## Task objective:
Return, word for word, the part of the editorial on Washington's influence industry below that opens with the words containing "According to the" and closes with "infilitrating U.S. politics.".

## Text shown:
● ● ●
EDITORIAL: Inside Washington’s Influence Machine For Autocrats

The views expressed herein represent the views of a majority of the members of the Caravel’s Editorial Board and are not reflective of the position of any individual member, the newsroom staff, or Georgetown University.

Qorvis Communications, a D.C.-based PR firm, filed as a registrant under the Foreign Agents Registration Act (FARA) to work as an agent for countries including Equatorial Guinea, Saudi Arabia, Cyprus, Bahrain, and Yemen.

Qorvis Communications, a D.C.-based PR firm, filed as a registrant under the Foreign Agents Registration Act (FARA) to work as an agent for countries including Equatorial Guinea, Saudi Arabia, Cyprus, Bahrain, and Yemen.

This is the first installment in a planned two-part series on foreign influence.

A glance over the website of Glover Park Group (GPG), a strategic communications consultancy based in Washington, D.C., reveals little about the firm claiming to provide “solutions, not services.” There is an inspirational quote from Supreme Court Justice Sonia Sotamayor below one employee’s bio on the Team page: “None of us can afford to be bystanders in life.”

GPG is something much worse than a bystander. It is an enabler of global human rights abuses. It is deeply involved in one of D.C.’s more niche industries: providing public relations expertise to foreign tyrants with a need to influence Congress and the White House. A bevvy of unassumingly named PR agencies like BGR Government Affairs and MSLGROUP toil behind the scenes to whitewash atrocities around the world and give their troubling clients access to Washington’s power-brokers.

According to the terms of the Foreign Agents Registration Act (FARA) of 1938, “any person who acts as an agent” of a foreign government or political party is required to file notice with the Attorney General within ten days. It also requires that registered foreign agents supplement the record within ten days of any changes to the agreement with their foreign principal or every six months regardless. President Franklin Delano Roosevelt pushed for FARA amid growing fears that Nazi propaganda was infilitrating U.S. politics.

FARA is an imperfect system. The nonpartisan Government Accountability Office (GAO) said in 2008 that the Department of Justice’s FARA division had insufficient resources to maintain accountability for registrants. The nonpartisan Sunlight Foundation, which aims “to make our government and politics more accountable and transparent to all,” reports that FARA has a long history of lax enforcement, noting that “the actual reporting by foreign agents has been inconsistent, often incomplete, and shoddy.”
● ● ●
## Data shown:
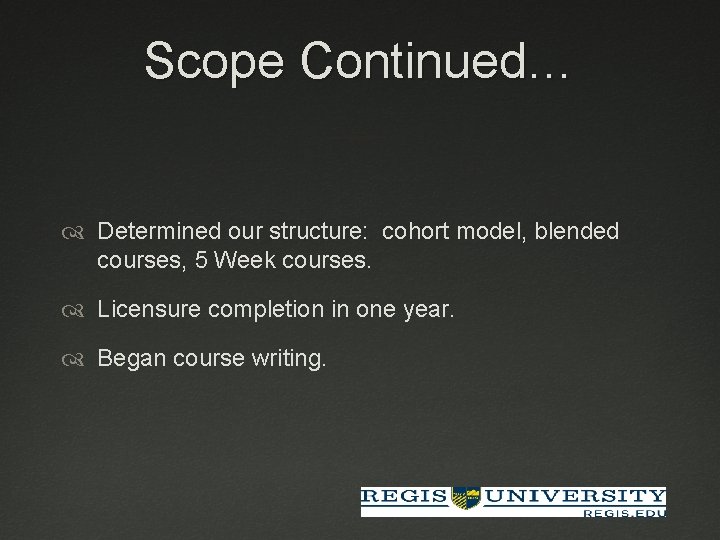 Scope Continued…

Determined our structure: cohort model, blended courses, 5 Week courses.

Licensure completion in one year.

Began course writing.

REGIS UNIVERSITY
REGIS.EDU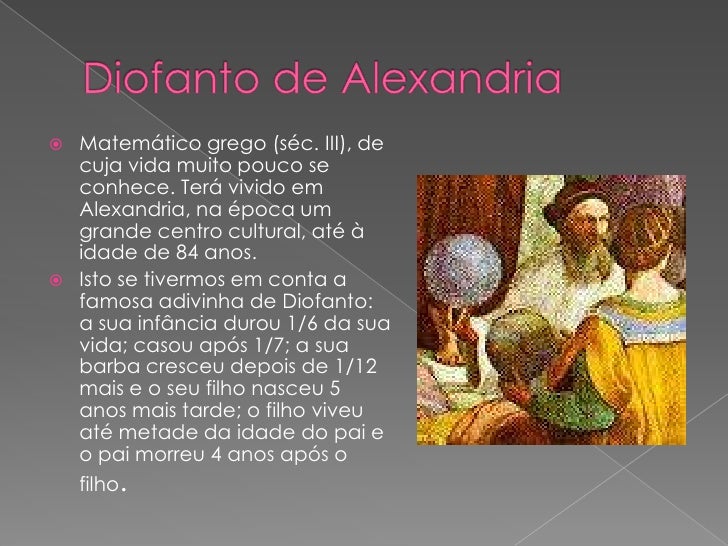 Diofanto de Alexandria

Matemático grego (séc. III), de cuja vida muito pouco se conhece. Terá vivido em Alexandria, na época um grande centro cultural, até à idade de 84 anos.

Isto se tivermos em conta a famosa adivinha de Diofanto: a sua infância durou 1/6 da sua vida; casou após 1/7; a sua barba cresceu depois de 1/12 mais e o seu filho nasceu 5 anos mais tarde; o filho viveu até metade da idade do pai e o pai morreu 4 anos após o filho.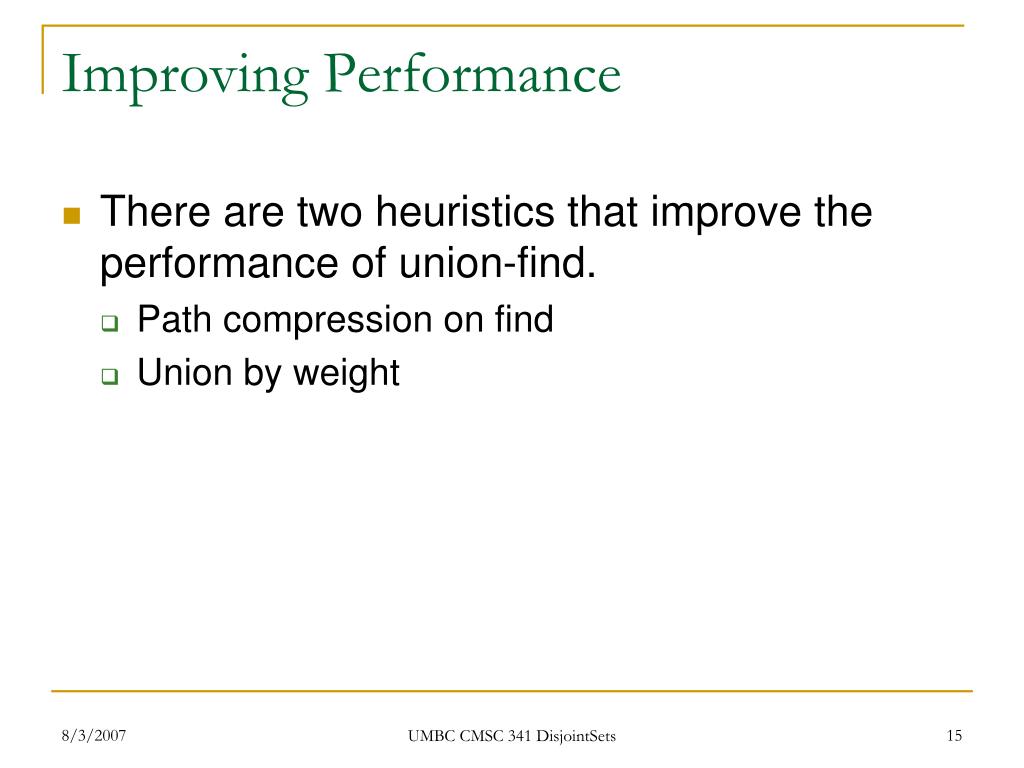 Improving Performance

There are two heuristics that improve the performance of union-find.

Path compression on find

Union by weight

8/3/2007

UMBC CMSC 341 DisjointSets

15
● ● ●
## Response area:
According to the terms of the Foreign Agents Registration Act (FARA) of 1938, “any person who acts as an agent” of a foreign government or political party is required to file notice with the Attorney General within ten days. It also requires that registered foreign agents supplement the record within ten days of any changes to the agreement with their foreign principal or every six months regardless. President Franklin Delano Roosevelt pushed for FARA amid growing fears that Nazi propaganda was infilitrating U.S. politics.